EXCERPTED TEXT:
*****

Examples include turnover costs of $102,000 for a journeyman machinist, $133,000 for an HR manager at an automotive manufacturer, and $150,000 for an accounting professional.
If these estimates strike you as high, keep in mind that in addition to the obvious direct costs associated with turnover (such as accrued paid time off and replacement expenses), there are numerous other costs.”
Of course, the costs vary depending on the role.
For employees making $30,000 a year or less, the cost of replacing them is 16% of their annual salary. For the next salary bracket, $50,000, it goes up to 19.7%, and for $75,000, it becomes 20.4%. That’s a bit alarming.
What is truly scary is the cost to clients who need more highly educated and specifically skilled workers with high salaries. High turnovers for these positions can reach more than 200% of the employee’s annual salary. That is not a typo. That’s equivalent to mistakenly paying three times for one item.

*****

DATA SHOWN:
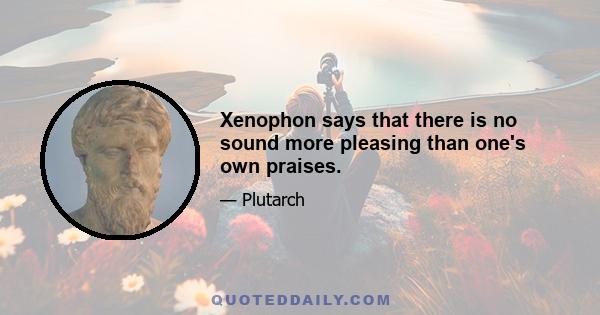 Xenophon says that there is no sound more pleasing than one's own praises.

*****

WHAT THE TASK ASKS:
Continue the text on employee turnover costs from its last sentence.

THE ANSWER:
It is also difficult to pinpoint the cost of hiring an employee because there are so many indirect expenses. These costs are rarely obviously connected to hiring and definitely not tracked, but they hurt the company nonetheless.
Hiring costs (direct and indirect) include:
- Event and agency fees,
- Recruiting efforts or external services,
- Drug screening, background checks, etc.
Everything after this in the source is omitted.